◆ DATA EXCERPTS ◆
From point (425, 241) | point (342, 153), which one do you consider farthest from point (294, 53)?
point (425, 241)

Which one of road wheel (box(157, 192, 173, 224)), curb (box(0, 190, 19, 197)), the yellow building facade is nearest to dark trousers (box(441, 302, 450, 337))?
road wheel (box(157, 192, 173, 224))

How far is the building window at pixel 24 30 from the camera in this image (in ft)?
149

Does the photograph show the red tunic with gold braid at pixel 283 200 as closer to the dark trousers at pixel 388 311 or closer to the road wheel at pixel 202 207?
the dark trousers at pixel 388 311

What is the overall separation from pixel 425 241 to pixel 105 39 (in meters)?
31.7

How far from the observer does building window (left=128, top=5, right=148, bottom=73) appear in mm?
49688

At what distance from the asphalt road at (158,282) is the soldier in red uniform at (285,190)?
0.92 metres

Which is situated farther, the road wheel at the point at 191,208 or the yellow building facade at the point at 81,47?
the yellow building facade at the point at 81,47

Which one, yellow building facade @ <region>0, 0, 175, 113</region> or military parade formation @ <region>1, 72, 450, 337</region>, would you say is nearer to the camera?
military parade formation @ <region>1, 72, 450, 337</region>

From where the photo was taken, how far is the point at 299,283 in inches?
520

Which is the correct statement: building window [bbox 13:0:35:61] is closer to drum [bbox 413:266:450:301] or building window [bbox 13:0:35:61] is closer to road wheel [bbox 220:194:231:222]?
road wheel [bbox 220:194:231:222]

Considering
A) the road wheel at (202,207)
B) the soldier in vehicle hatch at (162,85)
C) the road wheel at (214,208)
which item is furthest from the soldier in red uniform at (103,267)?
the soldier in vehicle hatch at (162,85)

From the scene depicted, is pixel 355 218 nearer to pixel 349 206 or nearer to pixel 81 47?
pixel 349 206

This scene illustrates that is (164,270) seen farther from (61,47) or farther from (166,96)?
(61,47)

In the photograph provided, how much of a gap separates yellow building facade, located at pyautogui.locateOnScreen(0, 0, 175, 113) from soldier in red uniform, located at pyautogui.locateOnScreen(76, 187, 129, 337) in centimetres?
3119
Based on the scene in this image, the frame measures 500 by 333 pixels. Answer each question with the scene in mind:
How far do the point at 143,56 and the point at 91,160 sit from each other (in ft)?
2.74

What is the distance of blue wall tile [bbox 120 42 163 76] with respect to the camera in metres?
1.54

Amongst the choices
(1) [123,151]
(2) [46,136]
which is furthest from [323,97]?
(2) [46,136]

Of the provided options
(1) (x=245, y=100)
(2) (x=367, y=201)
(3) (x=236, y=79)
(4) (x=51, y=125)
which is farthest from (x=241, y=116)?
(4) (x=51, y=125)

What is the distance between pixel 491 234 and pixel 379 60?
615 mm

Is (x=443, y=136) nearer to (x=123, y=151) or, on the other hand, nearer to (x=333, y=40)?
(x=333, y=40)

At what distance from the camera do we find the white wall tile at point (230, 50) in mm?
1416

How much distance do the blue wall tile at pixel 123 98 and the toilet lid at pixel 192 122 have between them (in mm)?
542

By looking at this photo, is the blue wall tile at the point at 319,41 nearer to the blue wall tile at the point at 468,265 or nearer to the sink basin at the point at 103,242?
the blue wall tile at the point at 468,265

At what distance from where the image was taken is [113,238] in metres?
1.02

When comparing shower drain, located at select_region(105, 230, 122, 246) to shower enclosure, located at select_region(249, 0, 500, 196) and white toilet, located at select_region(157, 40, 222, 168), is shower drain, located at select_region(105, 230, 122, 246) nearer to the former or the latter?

◆ CHALLENGE ◆
Print every entry exactly as it appears.

◆ RESPONSE TO THIS TASK ◆
From point (425, 241) | point (342, 153), which one do you consider farthest from point (294, 53)?
point (425, 241)

Which one of road wheel (box(157, 192, 173, 224)), curb (box(0, 190, 19, 197)), the yellow building facade is nearest to dark trousers (box(441, 302, 450, 337))?
road wheel (box(157, 192, 173, 224))

How far is the building window at pixel 24 30 from the camera in this image (in ft)?
149

Does the photograph show the red tunic with gold braid at pixel 283 200 as closer to the dark trousers at pixel 388 311 or closer to the road wheel at pixel 202 207?
the dark trousers at pixel 388 311

What is the overall separation from pixel 425 241 to pixel 105 39 (in meters)?
31.7

How far from the observer does building window (left=128, top=5, right=148, bottom=73) appear in mm?
49688

At what distance from the asphalt road at (158,282) is the soldier in red uniform at (285,190)?
0.92 metres

Which is situated farther, the road wheel at the point at 191,208 or the yellow building facade at the point at 81,47?
the yellow building facade at the point at 81,47

Which one, yellow building facade @ <region>0, 0, 175, 113</region> or military parade formation @ <region>1, 72, 450, 337</region>, would you say is nearer to the camera?
military parade formation @ <region>1, 72, 450, 337</region>

From where the photo was taken, how far is the point at 299,283 in inches?
520

Which is the correct statement: building window [bbox 13:0:35:61] is closer to drum [bbox 413:266:450:301] or building window [bbox 13:0:35:61] is closer to road wheel [bbox 220:194:231:222]?
road wheel [bbox 220:194:231:222]

Considering
A) the road wheel at (202,207)
B) the soldier in vehicle hatch at (162,85)
C) the road wheel at (214,208)
which item is furthest from the soldier in red uniform at (103,267)?
the soldier in vehicle hatch at (162,85)

From the scene depicted, is pixel 355 218 nearer to pixel 349 206 or nearer to pixel 81 47?
pixel 349 206

This scene illustrates that is (164,270) seen farther from (61,47) or farther from (166,96)?
(61,47)

In the photograph provided, how much of a gap separates yellow building facade, located at pyautogui.locateOnScreen(0, 0, 175, 113) from soldier in red uniform, located at pyautogui.locateOnScreen(76, 187, 129, 337) in centimetres?
3119
Based on the scene in this image, the frame measures 500 by 333 pixels. Answer each question with the scene in mind:
How far do the point at 143,56 and the point at 91,160 sit from each other (in ft)?
2.74

What is the distance of blue wall tile [bbox 120 42 163 76] with respect to the camera in metres?
1.54

Amongst the choices
(1) [123,151]
(2) [46,136]
which is furthest from [323,97]?
(2) [46,136]

Of the provided options
(1) (x=245, y=100)
(2) (x=367, y=201)
(3) (x=236, y=79)
(4) (x=51, y=125)
which is farthest from (x=241, y=116)?
(4) (x=51, y=125)

What is the distance between pixel 491 234 and pixel 379 60?
615 mm

Is (x=443, y=136) nearer to (x=123, y=151) or, on the other hand, nearer to (x=333, y=40)?
(x=333, y=40)

At what distance from the camera do we find the white wall tile at point (230, 50) in mm?
1416

How much distance do the blue wall tile at pixel 123 98 and the toilet lid at pixel 192 122 have between them (in mm)?
542

By looking at this photo, is the blue wall tile at the point at 319,41 nearer to the blue wall tile at the point at 468,265 or nearer to the sink basin at the point at 103,242?
the blue wall tile at the point at 468,265

At what distance from where the image was taken is [113,238] in metres?
1.02

When comparing shower drain, located at select_region(105, 230, 122, 246) to shower enclosure, located at select_region(249, 0, 500, 196) and white toilet, located at select_region(157, 40, 222, 168), is shower drain, located at select_region(105, 230, 122, 246) nearer to the former or the latter?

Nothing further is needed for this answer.